The manager of the nation’s largest electric grid wants to keep some power plants running beyond their scheduled closures to ensure reliability next winter.

PJM Interconnection LLC plans to ask the Obama administration to let it pay plant owners to keep at least 2,000 megawatts of generation in operation through next winter, when demand for electricity soars, according to a filing with the Federal Energy Regulatory Commission on Wednesday. The companies planned to shutter the plants before a government rule limiting mercury emissions goes into force in the first half of 2015.

“PJM is concerned about having sufficient resources during the winter of 2015/2016, given planned environmental-related retirements and the record of generator unavailability last winter,” said Ray Dotter, spokesman for PJM Interconnection LLC in Valley Forge, Pa. “PJM is checking with generation owners to see if any retirements can be delayed.”
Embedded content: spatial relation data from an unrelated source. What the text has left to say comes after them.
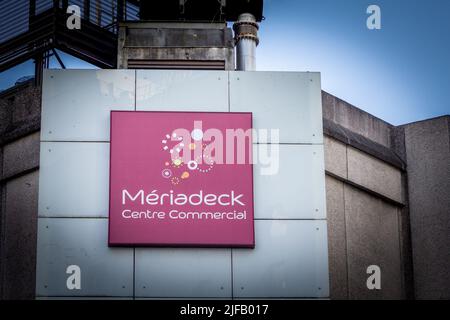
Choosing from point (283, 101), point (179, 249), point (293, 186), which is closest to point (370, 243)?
point (293, 186)

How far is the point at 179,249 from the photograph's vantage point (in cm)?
1595

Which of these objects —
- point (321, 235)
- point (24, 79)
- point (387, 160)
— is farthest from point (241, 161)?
point (24, 79)

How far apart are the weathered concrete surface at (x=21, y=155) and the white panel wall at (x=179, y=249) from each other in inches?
56.2

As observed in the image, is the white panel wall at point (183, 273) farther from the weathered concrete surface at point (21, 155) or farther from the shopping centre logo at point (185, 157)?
the weathered concrete surface at point (21, 155)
The proposal comes as coal plants shut faster than they can be replaced with natural-gas fired generators. The PJM grid, which serves 61 million people across 13 states and the District of Columbia, has also been adjusting market rules to boost power reserves. The concern is greatest in winter, when demand for home heating limits natural gas supplies and boosts electricity consumption.
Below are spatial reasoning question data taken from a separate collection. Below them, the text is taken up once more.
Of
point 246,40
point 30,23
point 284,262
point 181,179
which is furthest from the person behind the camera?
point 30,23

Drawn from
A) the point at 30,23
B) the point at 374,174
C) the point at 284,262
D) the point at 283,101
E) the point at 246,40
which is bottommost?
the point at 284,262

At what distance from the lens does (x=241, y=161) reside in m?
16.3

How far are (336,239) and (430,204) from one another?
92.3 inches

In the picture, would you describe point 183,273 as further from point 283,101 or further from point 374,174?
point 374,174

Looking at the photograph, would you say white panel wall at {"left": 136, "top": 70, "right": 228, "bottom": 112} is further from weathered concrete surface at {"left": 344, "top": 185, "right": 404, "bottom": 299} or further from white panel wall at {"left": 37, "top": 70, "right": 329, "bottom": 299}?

The Valley Forge, Pa.-based grid operator had secured 15.6 percent of excess supply for the year starting June 2015 in a capacity auction held in 2012, “but recent developments have raised concerns about those resource commitments,” PJM said in a letter to FERC.

PJM said it will see a “historic” 11,769 megawatts of generating resources retire during the year versus additions of 3,800 megawatts. The grid may also lose the ability to compensate and retain more than 11,000 megawatts of demand resources, where consumers cut consumption during peak periods, because of litigation, it said.

“I think the fact they are concerned about reliability and looking at delaying plant retirements does validate what companies like AEP have been saying” about the impacts the EPA’s mercury rule could have on the system, said Melissa McHenry, a spokeswoman for American Electric Power Co. Inc.

PJM took emergency measures to keep the system running last winter when 40,000 megawatts, or 22 percent of the capacity on the system, wasn’t available during a spike in demand caused by severe cold weather.

The region “would have a negative reserve margin” and demand may exceed supply by 2,600 megawatts if next winter is extremely cold, PJM said in its letter to FERC.

“Over the next two years, over 30 gigawatts of coal plants are set to retire due to MATS so it’s quite possible that PJM may see the need to reinforce reliability in some areas,” said Swami Venkataraman, vice president and senior credit officer for infrastructure finance at Moody’s Investors Service Inc. in New York, by email on Tuesday.